I hope this is helping.
I see what you mean now. Thanks.
Who or where is your source for Dio? I would like to follow up...
Also, as for water...
It is not just water... It is Jesus first "sign" of seven, like seven days of creation. I am not sure that each sign is meant to be a tit for tat parallel, but by pointing out that one and two are one and two while leaving the others to be figured out seems to suggest that the link I am suggesting may have that 'first day' kind of significance too. If that is right, it demonstrates that Jesus has the same Spirit as is found "in the begining" (Gen 1:1 & Jn 1:1) where on the first day the spirit acted on the water and new things began to happen.
Sounds thin to me too, but then I am looking for more evidence to support it. The Dio thing has more points of contact to be sure, and may well point to new Creation as well, as you are suggesting. So, like putting a puzzle together, I will take the pieces and try them this way and that, set one aside and try another this way and that until I find a fit.
John overall seems to be stressing New Creation is some profound and overt ways that the other gospels do not. I figure that should be enough to put my nose on the scent as I follow these leads. Intuition plays a role here. However, I am the kind that likes to see intuition backed up with some solid arguable results before I am willing to gell with it.
Meanwhile, my thought advances like this: since we have a book on New Creation (fairly well established) and there are seven signs roughly coinciding with seven days of creation (partly est) then the fact that the first sign is to turn water into something else seems a reasonable scent on the wind to pursue....

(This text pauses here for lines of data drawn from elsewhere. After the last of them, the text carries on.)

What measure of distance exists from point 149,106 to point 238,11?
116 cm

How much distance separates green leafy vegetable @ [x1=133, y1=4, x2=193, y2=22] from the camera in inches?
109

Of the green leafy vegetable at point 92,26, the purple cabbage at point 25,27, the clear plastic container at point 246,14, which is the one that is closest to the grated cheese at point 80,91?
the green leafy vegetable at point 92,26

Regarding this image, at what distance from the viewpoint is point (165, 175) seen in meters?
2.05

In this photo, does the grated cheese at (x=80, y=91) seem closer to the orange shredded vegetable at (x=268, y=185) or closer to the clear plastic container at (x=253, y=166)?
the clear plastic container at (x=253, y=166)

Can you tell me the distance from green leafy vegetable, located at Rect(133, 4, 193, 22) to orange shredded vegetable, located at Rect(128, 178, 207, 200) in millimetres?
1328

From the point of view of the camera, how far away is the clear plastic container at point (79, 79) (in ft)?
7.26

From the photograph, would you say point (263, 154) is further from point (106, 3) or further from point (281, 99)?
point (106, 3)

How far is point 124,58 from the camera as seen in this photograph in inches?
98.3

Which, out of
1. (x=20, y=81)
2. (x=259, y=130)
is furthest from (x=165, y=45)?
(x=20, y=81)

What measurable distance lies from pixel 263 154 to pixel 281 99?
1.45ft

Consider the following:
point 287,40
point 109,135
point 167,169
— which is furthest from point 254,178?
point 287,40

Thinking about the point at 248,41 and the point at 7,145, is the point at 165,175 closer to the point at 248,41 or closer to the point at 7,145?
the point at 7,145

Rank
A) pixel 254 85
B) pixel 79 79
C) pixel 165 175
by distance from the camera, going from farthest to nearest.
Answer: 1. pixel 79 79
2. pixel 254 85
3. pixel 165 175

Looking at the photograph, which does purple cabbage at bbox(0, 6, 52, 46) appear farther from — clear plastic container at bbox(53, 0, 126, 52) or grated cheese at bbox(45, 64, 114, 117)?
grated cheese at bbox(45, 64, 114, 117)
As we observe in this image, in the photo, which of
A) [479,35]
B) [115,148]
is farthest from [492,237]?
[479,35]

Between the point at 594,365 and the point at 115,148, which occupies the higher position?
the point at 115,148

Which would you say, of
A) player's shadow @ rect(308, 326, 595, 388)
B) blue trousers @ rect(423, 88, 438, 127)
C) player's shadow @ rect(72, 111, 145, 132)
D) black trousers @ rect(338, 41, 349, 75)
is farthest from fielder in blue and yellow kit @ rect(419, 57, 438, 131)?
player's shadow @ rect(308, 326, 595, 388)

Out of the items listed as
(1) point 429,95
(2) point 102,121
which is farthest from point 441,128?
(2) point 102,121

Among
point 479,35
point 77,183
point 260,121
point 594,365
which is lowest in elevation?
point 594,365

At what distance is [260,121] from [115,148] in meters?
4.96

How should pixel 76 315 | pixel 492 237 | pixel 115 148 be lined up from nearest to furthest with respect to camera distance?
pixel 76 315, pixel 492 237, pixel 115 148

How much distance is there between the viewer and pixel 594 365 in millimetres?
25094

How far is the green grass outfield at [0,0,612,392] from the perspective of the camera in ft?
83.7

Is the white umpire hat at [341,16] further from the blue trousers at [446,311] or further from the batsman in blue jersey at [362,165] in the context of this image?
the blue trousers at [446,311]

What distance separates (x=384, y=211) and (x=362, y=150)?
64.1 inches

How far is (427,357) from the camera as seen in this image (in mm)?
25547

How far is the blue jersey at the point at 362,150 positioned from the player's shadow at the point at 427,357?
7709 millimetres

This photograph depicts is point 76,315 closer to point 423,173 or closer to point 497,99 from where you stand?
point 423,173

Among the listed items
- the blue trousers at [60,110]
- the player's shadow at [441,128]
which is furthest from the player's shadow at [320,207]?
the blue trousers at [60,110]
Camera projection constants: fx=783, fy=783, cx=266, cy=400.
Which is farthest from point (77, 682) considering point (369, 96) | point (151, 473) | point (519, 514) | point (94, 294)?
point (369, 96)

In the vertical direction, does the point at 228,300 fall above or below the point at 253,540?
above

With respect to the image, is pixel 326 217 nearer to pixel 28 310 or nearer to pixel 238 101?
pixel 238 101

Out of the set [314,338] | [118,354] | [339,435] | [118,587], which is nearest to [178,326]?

It may yet prove to be a blind alley. But it holds some real promise in my view. Thanks for your continued consideration. Think on it a bit and if it begins gelling or if it gets stumped, tell me what you are finding...
I will note that Jesus death and resurrection are the seventh sign. A new man. A new Adam. The gardener.
That would coincide with the sixth day of old creation, not the seventh. And thus I do not see a tit for tat parallel, but on the same token, the point of New Creation is discontinuity with the old as well as continuity. The trick is in seeing which things are the same and which change.
That's all for now....
I definately see where you're coming from now. I think it makes sence and is worth questing into.
I'll think on it, ask some questions and get back to you.